Tangan wanita itu bergetar  saat menggapai sebuah kotak yang terletak di nakas. Dia ingat Aya pernah mengatakan akan membawa kotak itu, jika nanti berkeliling dunia, mengumpulkan cinderamata untuk diberikan kepada Emma.

Ketika kotak itu terbuka, perasaan kaget menohok jantungnya. Sebuah toples berisi cairan kental berwarna coklat keemasan bertuliskan maple syrup, setangkai lavender yang masih menyimpan aromanya meskipun kelopak telah kering, juga foto polaroid Aya bersama lelaki muda berambut dan jenggot merah yang mengingatkan pada tokoh cerita Viking dengan latar Stonehenge, di belakang foto tersebut tertulis sesuatu.
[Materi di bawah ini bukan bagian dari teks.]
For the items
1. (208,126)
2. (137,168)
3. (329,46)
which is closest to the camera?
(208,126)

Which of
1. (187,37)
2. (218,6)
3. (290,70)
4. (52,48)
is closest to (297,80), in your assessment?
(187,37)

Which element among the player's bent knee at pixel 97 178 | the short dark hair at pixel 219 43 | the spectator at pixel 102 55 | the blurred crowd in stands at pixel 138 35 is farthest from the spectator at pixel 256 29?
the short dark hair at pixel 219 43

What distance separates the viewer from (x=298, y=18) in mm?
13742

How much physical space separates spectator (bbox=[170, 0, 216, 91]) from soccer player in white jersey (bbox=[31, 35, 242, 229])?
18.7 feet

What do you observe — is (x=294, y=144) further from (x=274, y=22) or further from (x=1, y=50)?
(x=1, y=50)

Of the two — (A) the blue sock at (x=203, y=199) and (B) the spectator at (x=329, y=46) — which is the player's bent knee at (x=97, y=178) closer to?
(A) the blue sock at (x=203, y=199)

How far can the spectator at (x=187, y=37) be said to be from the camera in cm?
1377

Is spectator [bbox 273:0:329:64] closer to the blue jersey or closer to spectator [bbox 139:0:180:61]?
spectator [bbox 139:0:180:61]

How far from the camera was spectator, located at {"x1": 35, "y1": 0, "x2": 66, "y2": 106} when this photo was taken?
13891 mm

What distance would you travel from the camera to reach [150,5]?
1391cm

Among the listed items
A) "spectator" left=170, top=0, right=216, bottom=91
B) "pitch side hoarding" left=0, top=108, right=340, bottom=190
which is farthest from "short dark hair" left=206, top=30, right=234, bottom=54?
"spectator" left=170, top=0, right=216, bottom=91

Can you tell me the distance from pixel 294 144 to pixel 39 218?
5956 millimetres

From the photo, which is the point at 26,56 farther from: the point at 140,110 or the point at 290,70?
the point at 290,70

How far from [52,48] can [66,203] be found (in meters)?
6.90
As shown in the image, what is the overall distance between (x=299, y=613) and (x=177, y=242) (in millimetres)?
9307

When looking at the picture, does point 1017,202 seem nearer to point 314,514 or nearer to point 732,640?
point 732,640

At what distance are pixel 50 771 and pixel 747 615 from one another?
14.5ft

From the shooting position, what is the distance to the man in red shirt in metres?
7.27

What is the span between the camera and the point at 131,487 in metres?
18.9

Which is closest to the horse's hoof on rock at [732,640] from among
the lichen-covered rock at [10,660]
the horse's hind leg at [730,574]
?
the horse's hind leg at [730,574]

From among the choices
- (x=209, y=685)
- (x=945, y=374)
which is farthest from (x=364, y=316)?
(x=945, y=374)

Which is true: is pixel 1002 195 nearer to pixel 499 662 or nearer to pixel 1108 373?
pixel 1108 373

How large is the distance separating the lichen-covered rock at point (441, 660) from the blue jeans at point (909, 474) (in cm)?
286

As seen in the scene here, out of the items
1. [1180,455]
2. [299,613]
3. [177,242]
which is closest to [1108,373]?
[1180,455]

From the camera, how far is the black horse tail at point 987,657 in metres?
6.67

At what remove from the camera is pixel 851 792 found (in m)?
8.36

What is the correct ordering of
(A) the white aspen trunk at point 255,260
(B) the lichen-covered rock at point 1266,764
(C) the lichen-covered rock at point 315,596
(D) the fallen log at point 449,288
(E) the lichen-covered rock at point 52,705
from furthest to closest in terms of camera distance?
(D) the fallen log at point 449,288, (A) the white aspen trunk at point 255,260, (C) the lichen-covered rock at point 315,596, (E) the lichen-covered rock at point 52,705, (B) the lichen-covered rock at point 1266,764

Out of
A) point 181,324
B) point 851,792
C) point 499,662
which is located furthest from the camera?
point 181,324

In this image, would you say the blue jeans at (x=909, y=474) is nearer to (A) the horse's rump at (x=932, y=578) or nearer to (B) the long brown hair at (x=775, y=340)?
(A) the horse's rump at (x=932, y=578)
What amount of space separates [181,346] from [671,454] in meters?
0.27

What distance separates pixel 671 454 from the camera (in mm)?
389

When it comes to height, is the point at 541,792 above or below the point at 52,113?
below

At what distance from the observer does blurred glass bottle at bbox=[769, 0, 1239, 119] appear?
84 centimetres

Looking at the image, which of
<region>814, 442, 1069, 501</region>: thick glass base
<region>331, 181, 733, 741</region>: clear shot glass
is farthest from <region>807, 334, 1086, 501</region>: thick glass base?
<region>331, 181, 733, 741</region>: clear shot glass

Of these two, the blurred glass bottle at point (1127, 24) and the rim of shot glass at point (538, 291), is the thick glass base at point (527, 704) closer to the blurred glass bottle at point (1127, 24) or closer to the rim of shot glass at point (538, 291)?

Terima kasih, Ma. Karena Mama, Aya bisa keliling dunia. Aya tak tahu bagaimana caranya, tapi cinta Mama membawa keajaiban, menembus batasan fisik dan waktu. Bolehkah Aya meminta sesuatu? Aya ingin istirahat bersama Nenek, di atas tebing dengan pemandangan pantai.”

**

Aya merasakan tusukan-tusukan kecil di telapak kakinya, juga lembab dan basah. Aroma garam dan suara ombak menyapanya. Pandangan menyapu sekitar, bersama senyum yang perlahan terkembang. Akhirnya, setelah menunggu empat bulan, Emma membawa Aya kemari.

Setelah berkeliling ke berbagai belahan dunia, dia merasakan kerinduan yang besar untuk melakukan perjalanan kemari. Membuatnya tak ingin pergi ke manapun lagi.

Dan lima langkah darinya sang Nenek sedang duduk tenang di atas batu nisan.